Le groupe de télécoms et de médias Altice explore une vente de sa filiale belge, selon le Financial Times. Un moyen, sans doute, d'offrir un peu de mou à la trésorerie du groupe.

Selon le Financial Times, Altice travaille avec la banque Lazard sur la vente potentielle de SFR Belgium, qui compte 110.000 clients. Une opération qui, toujours selon le FT, pourrait valoriser la filiale jusqu’à 500 millions d’euros.

Un montant qui peut sembler surprenant au vu de la taille relativement petite de l'opérateur en Belgique, qui n'est actif que dans une série de communes bruxelloises et du côté de Comines. Mais les actifs de ce type sont rarement en vente, et quiconque entend se renforcer sur le marché bruxellois devrait envisager l'achat. À noter que le paquet comprendrait également les activités luxembourgeoises du groupe.

Pour Altice, l'opération fait sens en ce qu'elle permettra de donner un peu de mou à la trésorerie du groupe, qui a accumulé les dettes pour financer d'importantes acquisitions à travers le monde, et singulièrement aux États-Unis. Le groupe de Patrick Drahi a notamment mis la main sur Cablevision pour 17,7 milliards de dollars. Une opération qui a reçu mi-juin le feu vert des autorités de l’Etat de New York et qui fait d'Altice le quatrième acteur du câble aux États-Unis.

Il y a aussi que l'horizon était relativement bouché pour SFR en Belgique, les possiblités d'extension de la part de marché étant quasi nulles. 

Le groupe de Patrick Drahi avait bien tenté de racheter l'opérateur mobile Base, filiale de KPN, pour étoffer sa présence en Belgique, mais a finalement reculé devant le prix demandé, tandis que Telenet mettait la main au portefeuille.

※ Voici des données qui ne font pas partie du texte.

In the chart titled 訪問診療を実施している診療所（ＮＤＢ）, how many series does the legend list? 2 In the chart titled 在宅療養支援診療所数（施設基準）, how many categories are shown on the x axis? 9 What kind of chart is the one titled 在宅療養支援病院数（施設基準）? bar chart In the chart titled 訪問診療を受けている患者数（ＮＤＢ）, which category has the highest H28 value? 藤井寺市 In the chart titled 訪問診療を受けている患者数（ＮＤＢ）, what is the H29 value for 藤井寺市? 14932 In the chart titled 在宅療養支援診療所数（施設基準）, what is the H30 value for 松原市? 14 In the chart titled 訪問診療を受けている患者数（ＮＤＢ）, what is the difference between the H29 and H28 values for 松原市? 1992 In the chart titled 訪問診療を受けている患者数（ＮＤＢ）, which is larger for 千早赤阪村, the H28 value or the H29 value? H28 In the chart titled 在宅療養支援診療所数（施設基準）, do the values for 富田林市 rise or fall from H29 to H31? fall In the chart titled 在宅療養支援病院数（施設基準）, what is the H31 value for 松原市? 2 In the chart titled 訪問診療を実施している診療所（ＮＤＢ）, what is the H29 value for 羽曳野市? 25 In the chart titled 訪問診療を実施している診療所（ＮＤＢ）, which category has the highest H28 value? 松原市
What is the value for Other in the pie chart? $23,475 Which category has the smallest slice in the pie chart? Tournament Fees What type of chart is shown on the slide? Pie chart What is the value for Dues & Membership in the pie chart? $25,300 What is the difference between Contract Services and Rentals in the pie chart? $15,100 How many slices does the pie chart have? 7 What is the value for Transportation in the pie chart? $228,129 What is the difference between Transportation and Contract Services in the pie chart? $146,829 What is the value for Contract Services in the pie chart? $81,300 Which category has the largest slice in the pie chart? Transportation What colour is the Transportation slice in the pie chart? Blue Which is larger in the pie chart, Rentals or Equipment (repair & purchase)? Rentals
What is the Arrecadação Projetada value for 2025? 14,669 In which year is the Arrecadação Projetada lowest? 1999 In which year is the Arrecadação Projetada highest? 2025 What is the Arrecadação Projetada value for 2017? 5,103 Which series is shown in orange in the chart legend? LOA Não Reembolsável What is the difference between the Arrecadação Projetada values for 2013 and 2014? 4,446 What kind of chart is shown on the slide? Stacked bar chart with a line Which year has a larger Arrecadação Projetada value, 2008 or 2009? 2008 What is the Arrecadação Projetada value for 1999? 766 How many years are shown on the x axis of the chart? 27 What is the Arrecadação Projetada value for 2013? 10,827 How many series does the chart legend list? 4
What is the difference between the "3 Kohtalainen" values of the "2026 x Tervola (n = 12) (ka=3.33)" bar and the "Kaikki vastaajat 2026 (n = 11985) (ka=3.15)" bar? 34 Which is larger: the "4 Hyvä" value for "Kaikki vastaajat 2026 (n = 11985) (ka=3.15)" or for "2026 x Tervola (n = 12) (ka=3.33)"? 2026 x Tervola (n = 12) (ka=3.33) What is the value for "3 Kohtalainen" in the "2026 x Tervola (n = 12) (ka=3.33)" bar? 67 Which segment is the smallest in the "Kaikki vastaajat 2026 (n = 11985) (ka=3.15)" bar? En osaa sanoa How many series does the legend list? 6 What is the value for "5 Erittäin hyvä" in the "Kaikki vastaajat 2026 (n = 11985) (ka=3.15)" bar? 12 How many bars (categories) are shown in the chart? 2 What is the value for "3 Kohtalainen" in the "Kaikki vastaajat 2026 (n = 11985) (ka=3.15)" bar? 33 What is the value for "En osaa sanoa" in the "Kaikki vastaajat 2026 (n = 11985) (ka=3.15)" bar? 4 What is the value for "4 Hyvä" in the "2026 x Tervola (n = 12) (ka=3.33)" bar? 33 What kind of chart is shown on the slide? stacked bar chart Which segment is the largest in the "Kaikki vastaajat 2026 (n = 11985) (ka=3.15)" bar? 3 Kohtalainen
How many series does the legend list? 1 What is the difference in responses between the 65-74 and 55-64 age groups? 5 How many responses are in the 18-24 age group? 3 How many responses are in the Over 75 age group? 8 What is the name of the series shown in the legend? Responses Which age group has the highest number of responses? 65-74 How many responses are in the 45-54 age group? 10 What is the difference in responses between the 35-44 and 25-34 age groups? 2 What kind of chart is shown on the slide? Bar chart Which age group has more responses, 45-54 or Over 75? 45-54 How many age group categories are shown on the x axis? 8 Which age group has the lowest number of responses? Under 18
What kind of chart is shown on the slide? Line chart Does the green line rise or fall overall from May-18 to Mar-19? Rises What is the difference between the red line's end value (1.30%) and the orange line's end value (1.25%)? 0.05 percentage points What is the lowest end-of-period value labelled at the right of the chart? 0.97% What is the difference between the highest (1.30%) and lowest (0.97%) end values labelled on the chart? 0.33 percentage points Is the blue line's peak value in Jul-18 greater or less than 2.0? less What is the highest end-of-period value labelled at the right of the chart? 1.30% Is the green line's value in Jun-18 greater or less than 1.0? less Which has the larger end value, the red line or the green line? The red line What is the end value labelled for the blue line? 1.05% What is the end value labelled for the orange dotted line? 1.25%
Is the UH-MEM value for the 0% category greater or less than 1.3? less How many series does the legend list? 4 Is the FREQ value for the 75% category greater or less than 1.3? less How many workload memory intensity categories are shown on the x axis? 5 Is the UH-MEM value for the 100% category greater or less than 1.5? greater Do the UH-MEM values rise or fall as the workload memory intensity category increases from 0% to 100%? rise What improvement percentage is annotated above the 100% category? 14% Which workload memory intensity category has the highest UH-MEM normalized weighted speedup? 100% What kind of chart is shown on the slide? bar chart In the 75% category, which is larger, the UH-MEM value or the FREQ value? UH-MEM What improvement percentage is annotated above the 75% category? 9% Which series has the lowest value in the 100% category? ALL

De quoi frustrer encore plus les équipes de SFR Belgium : leurs offres triple play utilisent en effet le réseau mobile de Base, ce qui implique que l'opérateur doit désormais négocier ses prix directement avec Telenet, son principal concurrent sur le câble.

Parmi les acheteurs potentiels, on pointera justement Telenet, qui entend clairement se positionner comme un acteur national et pourrait profiter du rachat pour s'imposer à Bruxelles. 

Nethys est également à considérer, dans la mesure où cela permettrait d'armer le câblo-opérateur wallon Voo face à la concurrence. 

Orange Belgium (ex-Mobistar) peut également être ajouté à la liste, le groupe ayant toujours regardé avec intérêt la possibilité de se lancer dans les infrastructures fixes. D'autant que la filiale belge d'Orange tente depuis quelques mois de s'imposer sur le segment des offres packagées (TV + Internet + mobile).

Autre scénario à envisager : l'irruption d'acteurs financiers, typiquement des fonds de private equity qui pourraient vouloir capitaliser sur la rareté de ces actifs, et leur position stratégique au coeur du marché belge.